## Fragment dokumentu
***
-
1. Data: 2004-07-29 20:52:54
Temat: reklamacja
Od: "michalR" <michal.mr@nospam_poczta.fm>
Witam
Sprawa dotyczy reklamacji. Wykonana zostala usluga,
byla to naprawa czesci w samochodzie, samochod pojechal i bylo wszystko ok.
Po jakims czasie wlasciciel przynosi opinie napisana przez kogos
(jakis mgr inz - nie uprawniony rzeczoznawca, tylko jakis inny fachowiec)
ze to co bylo zrobione bylo zle, popsulo sie i ze on to naprawil i teraz
jest juz ok.
Klient przynoszac pisemko domaga sie zwrotow kosztow drugiej naprawy
ktore wynosza mniej wiecej 3 razy tyle ile zaplacil wczesniej..
Czy jezeli cos mu sie popsulo mial obowiazek powiadomic i zadac bezplatnej
naprawy,
czy z opinia napisana przez nie rzeczoznawce moze byc dla kogos wiazaca?
pozdrawiam i dziekuje za ew odpowiedz
michal
-
2. Data: 2004-07-30 01:15:15
Temat: Re: reklamacja
Od: Marcin Debowski <a...@I...notrix.net>
In article <cebnj1$ad0$1@korweta.task.gda.pl>, michalR wrote:
> Po jakims czasie wlasciciel przynosi opinie napisana przez kogos
> (jakis mgr inz - nie uprawniony rzeczoznawca, tylko jakis inny fachowiec)
> ze to co bylo zrobione bylo zle, popsulo sie i ze on to naprawil i teraz
> jest juz ok.
> Klient przynoszac pisemko domaga sie zwrotow kosztow drugiej naprawy
> ktore wynosza mniej wiecej 3 razy tyle ile zaplacil wczesniej..
> Czy jezeli cos mu sie popsulo mial obowiazek powiadomic i zadac bezplatnej
> naprawy,
Powinien był powiadomić i żądać usunięcia usterki. ZCP tylko w wyjatkowych
sytuacjach może zrobić co zrobił. Takie sytuacje to głównie jeśli
zaniechanie naprawy spowoduje dalsze szkody (Kodeks Cywilny, Art. 480. §3
- wcale nie jestem pewien czy ma tu zastosowanie).
Przyjmując, że to umowa o dzieło a twój klient to konsument (czyli jego
prywatny samochód i do celów prywatnych, a ty jesteś przedsiębiorcą) to
zastosowanie mają przepisy o sprzedaży konsumenckiej (Dz. U. 141 poz.
1176). W myśl tych przepisów powinno się reklamować wadę u ciebie.
> czy z opinia napisana przez nie rzeczoznawce moze byc dla kogos wiazaca?
Wątpię, szczególnie jeśli naprawił to sam.
***
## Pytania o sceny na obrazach
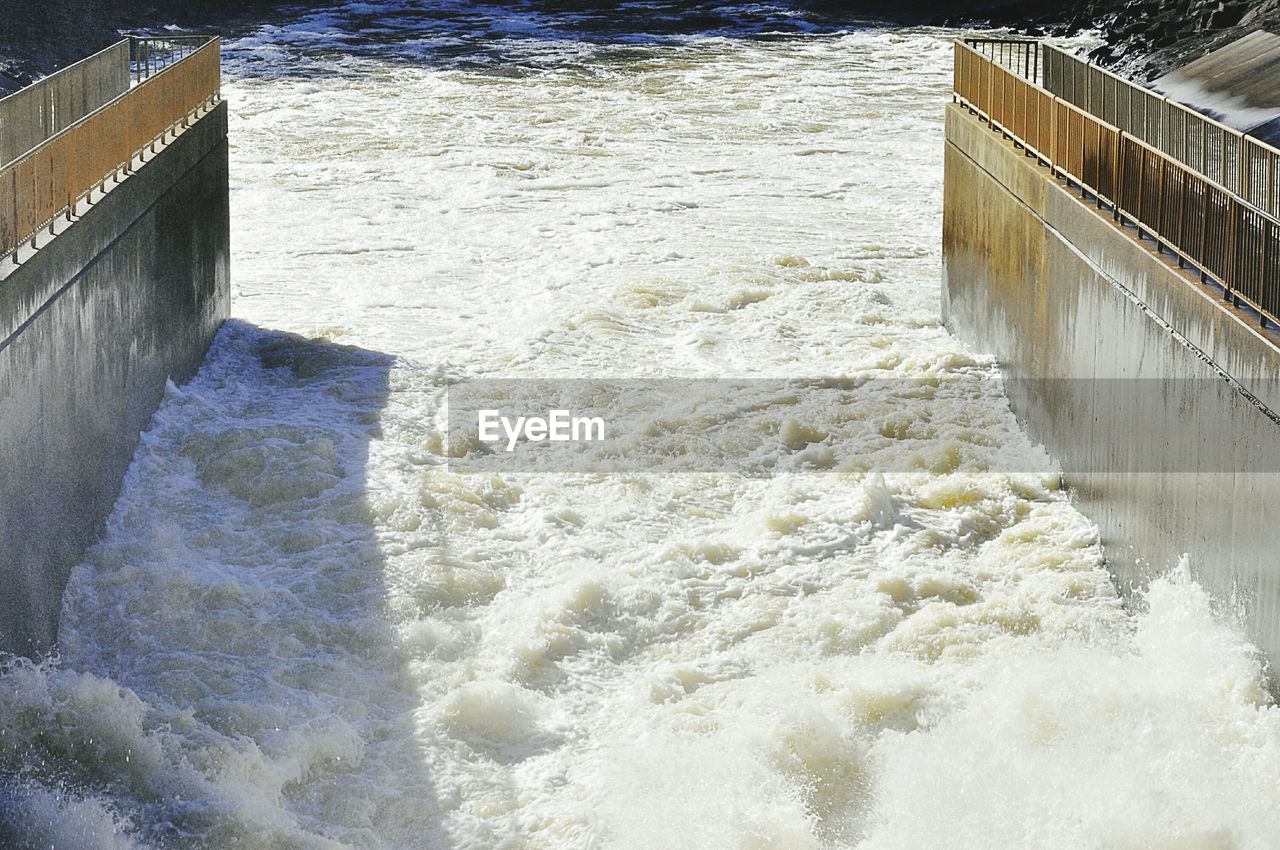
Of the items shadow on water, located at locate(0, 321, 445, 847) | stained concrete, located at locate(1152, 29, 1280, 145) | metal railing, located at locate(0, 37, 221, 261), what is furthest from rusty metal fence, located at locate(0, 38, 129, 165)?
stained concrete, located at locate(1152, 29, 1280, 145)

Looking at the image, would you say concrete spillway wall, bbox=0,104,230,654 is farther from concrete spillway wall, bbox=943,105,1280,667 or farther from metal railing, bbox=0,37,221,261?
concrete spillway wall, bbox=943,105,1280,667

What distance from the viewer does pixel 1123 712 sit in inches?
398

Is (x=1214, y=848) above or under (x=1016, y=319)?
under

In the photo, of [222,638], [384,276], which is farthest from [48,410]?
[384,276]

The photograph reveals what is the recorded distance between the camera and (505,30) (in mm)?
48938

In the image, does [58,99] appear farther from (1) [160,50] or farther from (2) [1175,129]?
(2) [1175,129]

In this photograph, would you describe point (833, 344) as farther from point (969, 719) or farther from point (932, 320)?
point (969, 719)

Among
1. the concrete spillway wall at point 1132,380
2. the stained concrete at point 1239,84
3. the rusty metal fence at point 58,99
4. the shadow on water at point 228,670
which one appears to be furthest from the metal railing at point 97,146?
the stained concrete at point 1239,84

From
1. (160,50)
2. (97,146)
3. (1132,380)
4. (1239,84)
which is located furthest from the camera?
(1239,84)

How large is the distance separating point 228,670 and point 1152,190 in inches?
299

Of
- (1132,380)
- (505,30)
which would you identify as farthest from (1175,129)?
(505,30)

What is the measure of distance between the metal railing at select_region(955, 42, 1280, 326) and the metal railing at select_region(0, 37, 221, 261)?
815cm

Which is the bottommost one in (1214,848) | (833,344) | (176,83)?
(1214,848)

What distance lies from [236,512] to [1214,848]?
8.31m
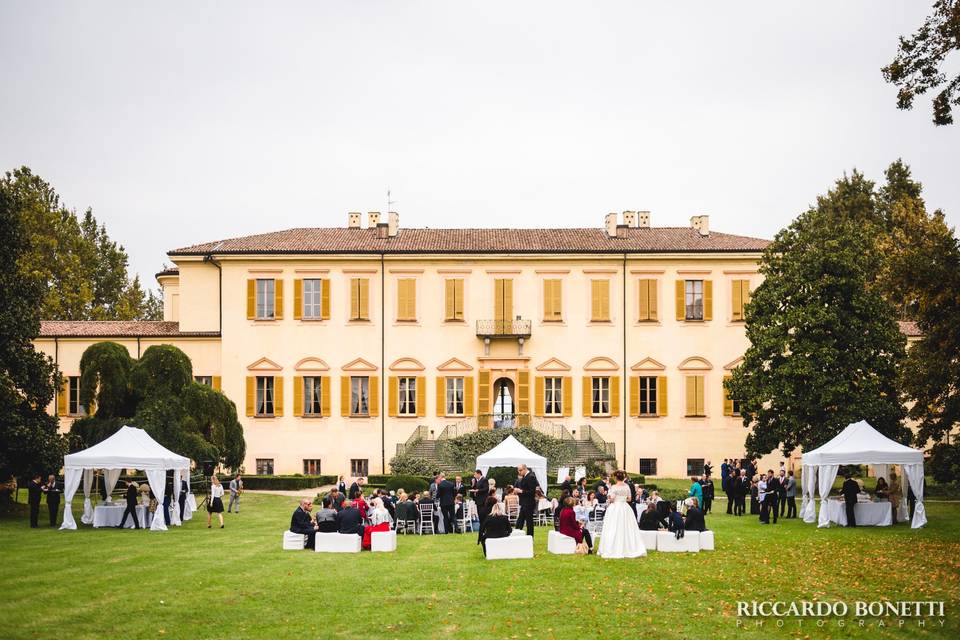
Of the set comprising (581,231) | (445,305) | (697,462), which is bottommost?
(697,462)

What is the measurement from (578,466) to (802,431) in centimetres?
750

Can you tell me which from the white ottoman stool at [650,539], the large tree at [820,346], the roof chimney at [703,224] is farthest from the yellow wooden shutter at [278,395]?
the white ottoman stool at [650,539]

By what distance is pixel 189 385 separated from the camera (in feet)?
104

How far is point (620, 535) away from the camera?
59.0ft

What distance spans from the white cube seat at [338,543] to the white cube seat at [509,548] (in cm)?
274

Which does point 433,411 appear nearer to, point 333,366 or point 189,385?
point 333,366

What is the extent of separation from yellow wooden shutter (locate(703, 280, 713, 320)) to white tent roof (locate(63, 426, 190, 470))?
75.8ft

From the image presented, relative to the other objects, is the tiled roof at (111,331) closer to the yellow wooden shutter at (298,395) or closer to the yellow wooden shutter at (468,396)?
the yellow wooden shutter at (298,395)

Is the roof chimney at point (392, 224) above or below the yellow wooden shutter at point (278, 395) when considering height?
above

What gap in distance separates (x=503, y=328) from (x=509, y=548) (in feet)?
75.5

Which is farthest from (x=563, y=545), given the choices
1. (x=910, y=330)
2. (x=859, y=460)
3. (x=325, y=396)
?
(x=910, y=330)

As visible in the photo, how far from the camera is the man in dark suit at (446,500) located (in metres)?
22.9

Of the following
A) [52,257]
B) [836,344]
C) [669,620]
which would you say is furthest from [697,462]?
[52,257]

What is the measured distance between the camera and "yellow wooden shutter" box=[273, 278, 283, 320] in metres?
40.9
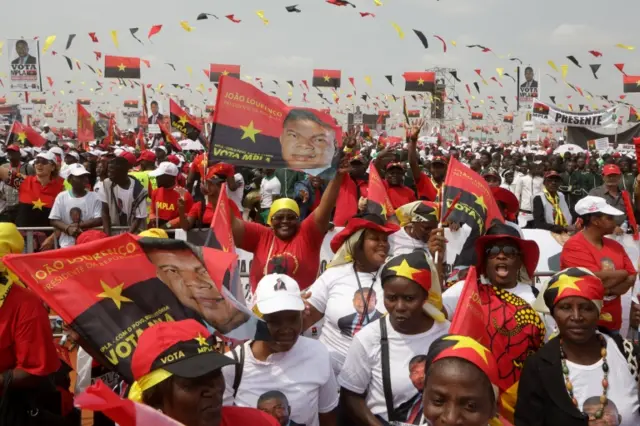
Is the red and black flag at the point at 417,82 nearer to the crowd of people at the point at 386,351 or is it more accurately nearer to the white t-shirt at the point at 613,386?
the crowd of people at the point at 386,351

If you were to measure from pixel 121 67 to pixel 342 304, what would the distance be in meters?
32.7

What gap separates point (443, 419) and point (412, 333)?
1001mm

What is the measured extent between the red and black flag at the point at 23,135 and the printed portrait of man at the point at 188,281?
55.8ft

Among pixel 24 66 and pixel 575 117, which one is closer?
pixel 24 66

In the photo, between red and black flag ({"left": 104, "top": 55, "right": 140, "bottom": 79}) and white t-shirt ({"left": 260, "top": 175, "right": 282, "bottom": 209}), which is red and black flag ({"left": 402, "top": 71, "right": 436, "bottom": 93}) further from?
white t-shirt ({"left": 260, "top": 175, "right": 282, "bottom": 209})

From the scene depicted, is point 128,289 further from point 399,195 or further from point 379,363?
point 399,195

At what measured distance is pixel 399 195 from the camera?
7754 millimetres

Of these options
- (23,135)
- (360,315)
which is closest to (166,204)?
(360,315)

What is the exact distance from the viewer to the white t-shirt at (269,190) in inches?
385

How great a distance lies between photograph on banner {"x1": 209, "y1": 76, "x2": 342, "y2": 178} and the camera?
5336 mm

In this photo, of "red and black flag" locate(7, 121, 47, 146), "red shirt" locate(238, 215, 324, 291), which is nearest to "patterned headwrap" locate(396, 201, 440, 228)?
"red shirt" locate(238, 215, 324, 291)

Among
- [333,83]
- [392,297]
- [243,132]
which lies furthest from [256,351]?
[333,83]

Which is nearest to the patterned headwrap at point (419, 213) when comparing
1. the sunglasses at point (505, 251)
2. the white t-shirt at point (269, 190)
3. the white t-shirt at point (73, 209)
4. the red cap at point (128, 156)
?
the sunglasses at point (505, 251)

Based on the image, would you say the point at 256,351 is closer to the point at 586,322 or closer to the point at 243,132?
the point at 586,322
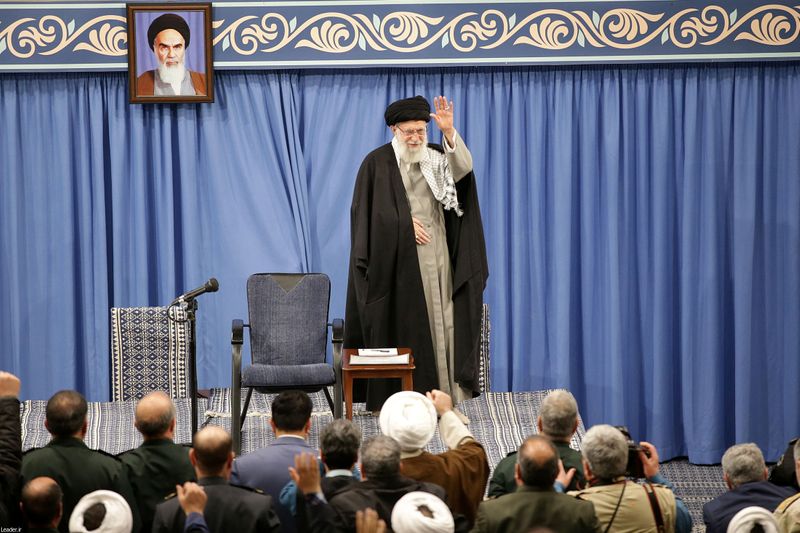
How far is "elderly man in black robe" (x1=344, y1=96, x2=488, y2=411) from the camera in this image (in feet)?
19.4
***
## Zadanie 1
Ile mniej więcej razy koszt drugiej naprawy przewyższa kwotę zapłaconą wcześniej, według dyskusji o reklamacji naprawy samochodu?
## Zadanie 2
Poprowadź dalej dyskusję o reklamacji naprawy samochodu, zaczynając zaraz po jej ostatnim zdaniu.
Rekordy nie mają tu żadnego znaczenia.

## Odpowiedź 1
Koszt drugiej naprawy wynosi mniej więcej trzy razy tyle, ile klient zapłacił wcześniej.

## Odpowiedź 2
--
Marcin
-
3. Data: 2004-07-30 04:46:18
Temat: Re: reklamacja
Od: kam <X#k...@w...pl.#X>
Marcin Debowski wrote:
> Powinien był powiadomić i żądać usunięcia usterki. ZCP tylko w wyjatkowych
> sytuacjach może zrobić co zrobił. Takie sytuacje to głównie jeśli
> zaniechanie naprawy spowoduje dalsze szkody (Kodeks Cywilny, Art. 480. §3
> - wcale nie jestem pewien czy ma tu zastosowanie).
> Przyjmując, że to umowa o dzieło a twój klient to konsument (czyli jego
> prywatny samochód i do celów prywatnych, a ty jesteś przedsiębiorcą) to
> zastosowanie mają przepisy o sprzedaży konsumenckiej (Dz. U. 141 poz.
> 1176).
Ja bym jednak twierdził, że stosuje się przepisy kc o rękojmi... :)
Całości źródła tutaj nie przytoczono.